--- BEGIN Task inputs ---

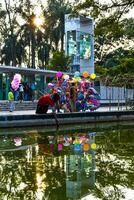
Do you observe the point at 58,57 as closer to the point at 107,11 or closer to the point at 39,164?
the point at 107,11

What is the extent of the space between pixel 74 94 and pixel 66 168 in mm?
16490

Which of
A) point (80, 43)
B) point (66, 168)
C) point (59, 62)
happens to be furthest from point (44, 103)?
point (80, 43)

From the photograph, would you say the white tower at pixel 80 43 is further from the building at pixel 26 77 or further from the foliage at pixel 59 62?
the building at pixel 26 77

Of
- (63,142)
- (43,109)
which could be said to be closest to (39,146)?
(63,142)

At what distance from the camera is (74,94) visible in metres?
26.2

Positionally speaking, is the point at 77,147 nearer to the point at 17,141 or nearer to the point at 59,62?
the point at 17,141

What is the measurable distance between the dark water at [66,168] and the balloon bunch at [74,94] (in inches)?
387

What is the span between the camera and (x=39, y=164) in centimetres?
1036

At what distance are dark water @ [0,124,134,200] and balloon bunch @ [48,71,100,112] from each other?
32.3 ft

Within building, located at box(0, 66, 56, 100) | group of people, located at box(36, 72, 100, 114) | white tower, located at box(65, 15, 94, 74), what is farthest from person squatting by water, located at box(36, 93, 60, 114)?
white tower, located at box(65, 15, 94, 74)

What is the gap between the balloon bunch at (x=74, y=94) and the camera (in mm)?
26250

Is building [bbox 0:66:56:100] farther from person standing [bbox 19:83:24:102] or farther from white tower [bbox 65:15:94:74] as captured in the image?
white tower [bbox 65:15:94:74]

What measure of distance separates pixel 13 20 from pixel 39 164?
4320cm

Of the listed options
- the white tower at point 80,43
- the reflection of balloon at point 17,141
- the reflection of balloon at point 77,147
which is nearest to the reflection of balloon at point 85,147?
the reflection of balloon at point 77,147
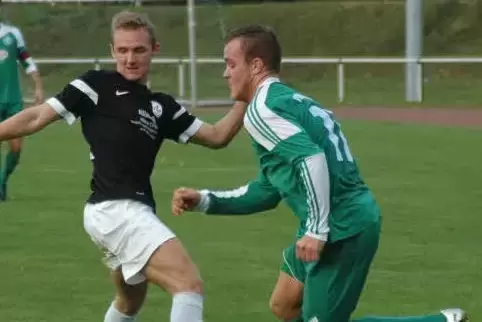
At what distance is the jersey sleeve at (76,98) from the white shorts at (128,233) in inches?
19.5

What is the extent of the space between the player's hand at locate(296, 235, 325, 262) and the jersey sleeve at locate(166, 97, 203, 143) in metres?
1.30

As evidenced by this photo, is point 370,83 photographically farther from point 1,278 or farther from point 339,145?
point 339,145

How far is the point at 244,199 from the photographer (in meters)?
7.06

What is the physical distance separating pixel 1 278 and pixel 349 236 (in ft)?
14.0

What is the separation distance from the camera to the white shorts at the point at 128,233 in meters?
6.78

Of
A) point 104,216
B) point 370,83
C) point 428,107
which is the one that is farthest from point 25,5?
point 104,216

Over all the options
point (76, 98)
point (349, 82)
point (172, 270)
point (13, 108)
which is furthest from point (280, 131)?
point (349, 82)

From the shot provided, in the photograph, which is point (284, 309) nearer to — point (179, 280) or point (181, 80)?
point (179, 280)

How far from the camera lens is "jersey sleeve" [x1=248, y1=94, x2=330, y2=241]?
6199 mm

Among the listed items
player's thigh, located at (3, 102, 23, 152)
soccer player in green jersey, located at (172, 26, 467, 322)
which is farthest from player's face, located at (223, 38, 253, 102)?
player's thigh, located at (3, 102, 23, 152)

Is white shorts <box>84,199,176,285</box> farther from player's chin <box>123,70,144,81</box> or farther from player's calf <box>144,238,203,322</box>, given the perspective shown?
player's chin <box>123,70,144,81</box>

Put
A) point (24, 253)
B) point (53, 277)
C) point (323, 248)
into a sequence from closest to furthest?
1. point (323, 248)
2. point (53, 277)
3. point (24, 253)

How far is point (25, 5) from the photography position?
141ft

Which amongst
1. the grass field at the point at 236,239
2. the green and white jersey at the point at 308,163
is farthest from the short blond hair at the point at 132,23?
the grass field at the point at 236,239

--- END Task inputs ---
--- BEGIN Task inputs ---

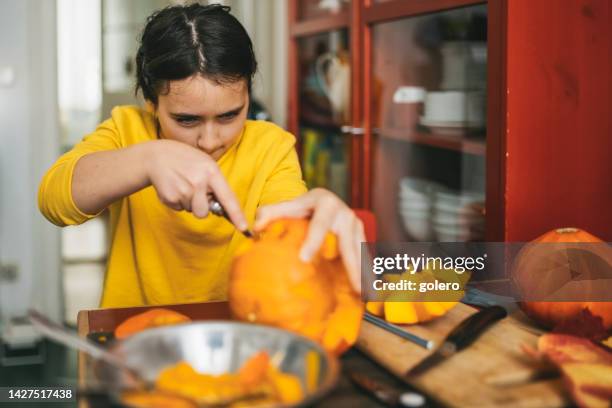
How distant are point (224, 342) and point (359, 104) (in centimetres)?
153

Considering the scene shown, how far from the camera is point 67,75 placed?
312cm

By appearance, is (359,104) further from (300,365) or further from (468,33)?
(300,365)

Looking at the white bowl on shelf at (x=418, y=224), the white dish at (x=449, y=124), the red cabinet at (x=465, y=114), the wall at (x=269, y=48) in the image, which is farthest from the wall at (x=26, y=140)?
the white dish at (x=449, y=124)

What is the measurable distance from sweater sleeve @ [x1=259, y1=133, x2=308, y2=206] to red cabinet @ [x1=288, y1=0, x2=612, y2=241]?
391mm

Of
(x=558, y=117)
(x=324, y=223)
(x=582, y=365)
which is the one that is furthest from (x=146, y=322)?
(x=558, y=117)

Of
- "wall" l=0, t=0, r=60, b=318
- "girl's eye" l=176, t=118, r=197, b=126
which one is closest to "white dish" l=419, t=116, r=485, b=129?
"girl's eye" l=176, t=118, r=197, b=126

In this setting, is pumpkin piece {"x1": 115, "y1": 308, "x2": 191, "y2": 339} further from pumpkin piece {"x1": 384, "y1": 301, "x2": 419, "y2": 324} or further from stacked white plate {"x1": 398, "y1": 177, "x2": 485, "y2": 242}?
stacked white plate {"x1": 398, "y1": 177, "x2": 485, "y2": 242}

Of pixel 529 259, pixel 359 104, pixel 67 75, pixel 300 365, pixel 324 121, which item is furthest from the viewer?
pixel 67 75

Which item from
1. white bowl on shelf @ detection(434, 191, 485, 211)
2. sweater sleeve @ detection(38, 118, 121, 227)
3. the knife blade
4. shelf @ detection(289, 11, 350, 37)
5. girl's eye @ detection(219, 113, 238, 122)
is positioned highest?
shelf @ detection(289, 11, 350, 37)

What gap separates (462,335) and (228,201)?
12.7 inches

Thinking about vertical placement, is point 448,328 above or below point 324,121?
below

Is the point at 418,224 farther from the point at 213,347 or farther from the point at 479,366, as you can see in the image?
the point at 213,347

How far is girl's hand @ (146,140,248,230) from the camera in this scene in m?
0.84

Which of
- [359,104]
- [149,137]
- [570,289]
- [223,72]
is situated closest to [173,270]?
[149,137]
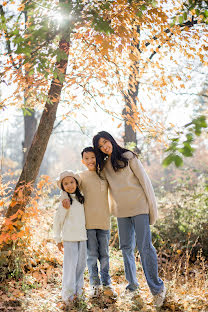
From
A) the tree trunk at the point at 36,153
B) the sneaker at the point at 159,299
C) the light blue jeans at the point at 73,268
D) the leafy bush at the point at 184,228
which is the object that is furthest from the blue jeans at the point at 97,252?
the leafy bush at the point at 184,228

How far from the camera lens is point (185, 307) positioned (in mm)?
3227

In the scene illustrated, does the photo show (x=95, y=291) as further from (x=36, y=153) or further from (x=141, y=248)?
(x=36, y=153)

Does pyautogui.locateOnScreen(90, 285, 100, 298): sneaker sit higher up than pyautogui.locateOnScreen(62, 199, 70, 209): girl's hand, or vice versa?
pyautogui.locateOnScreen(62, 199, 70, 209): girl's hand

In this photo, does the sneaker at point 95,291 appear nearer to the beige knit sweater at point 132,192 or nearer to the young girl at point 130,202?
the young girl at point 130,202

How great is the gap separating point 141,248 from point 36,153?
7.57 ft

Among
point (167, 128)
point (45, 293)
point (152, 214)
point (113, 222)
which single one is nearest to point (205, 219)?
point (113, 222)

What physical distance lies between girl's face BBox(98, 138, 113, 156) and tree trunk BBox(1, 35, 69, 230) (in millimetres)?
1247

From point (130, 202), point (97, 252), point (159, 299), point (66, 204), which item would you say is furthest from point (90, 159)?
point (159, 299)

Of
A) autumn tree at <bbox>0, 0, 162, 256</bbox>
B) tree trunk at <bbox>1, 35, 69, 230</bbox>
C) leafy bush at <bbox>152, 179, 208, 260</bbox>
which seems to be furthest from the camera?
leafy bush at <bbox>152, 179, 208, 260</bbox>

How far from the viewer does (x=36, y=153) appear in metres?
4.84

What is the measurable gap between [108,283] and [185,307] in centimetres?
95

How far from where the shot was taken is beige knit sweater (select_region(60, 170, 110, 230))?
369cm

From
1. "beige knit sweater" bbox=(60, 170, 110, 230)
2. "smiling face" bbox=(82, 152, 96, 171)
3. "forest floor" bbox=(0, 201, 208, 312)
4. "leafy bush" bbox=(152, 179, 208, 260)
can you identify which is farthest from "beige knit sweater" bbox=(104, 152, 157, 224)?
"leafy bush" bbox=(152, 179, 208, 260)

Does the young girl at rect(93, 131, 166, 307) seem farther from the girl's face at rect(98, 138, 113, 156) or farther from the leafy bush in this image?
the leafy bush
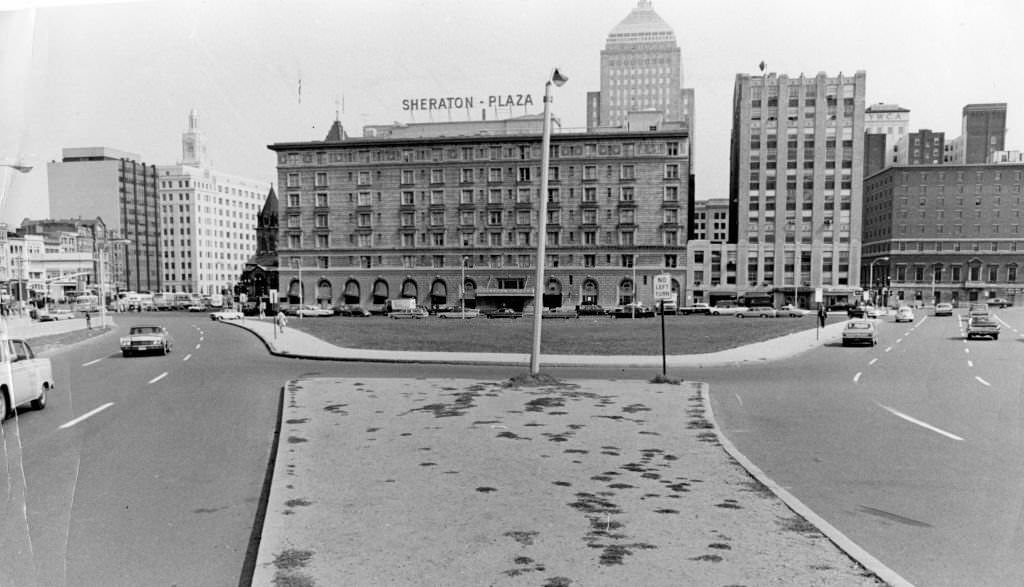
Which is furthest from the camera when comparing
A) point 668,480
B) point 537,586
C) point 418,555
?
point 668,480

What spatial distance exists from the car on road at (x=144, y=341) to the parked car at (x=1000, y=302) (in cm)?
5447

--- END Task inputs ---

• **Written request**:
Find each line in the data above that contains the word "inches" and copy those lines.

• **Output for this task**:
What is the measurable distance between the dark water at [66,168] and the balloon bunch at [74,94] (in inches)?
At what distance is the jersey sleeve at (76,98) from the white shorts at (128,233) in inches?
12.7 inches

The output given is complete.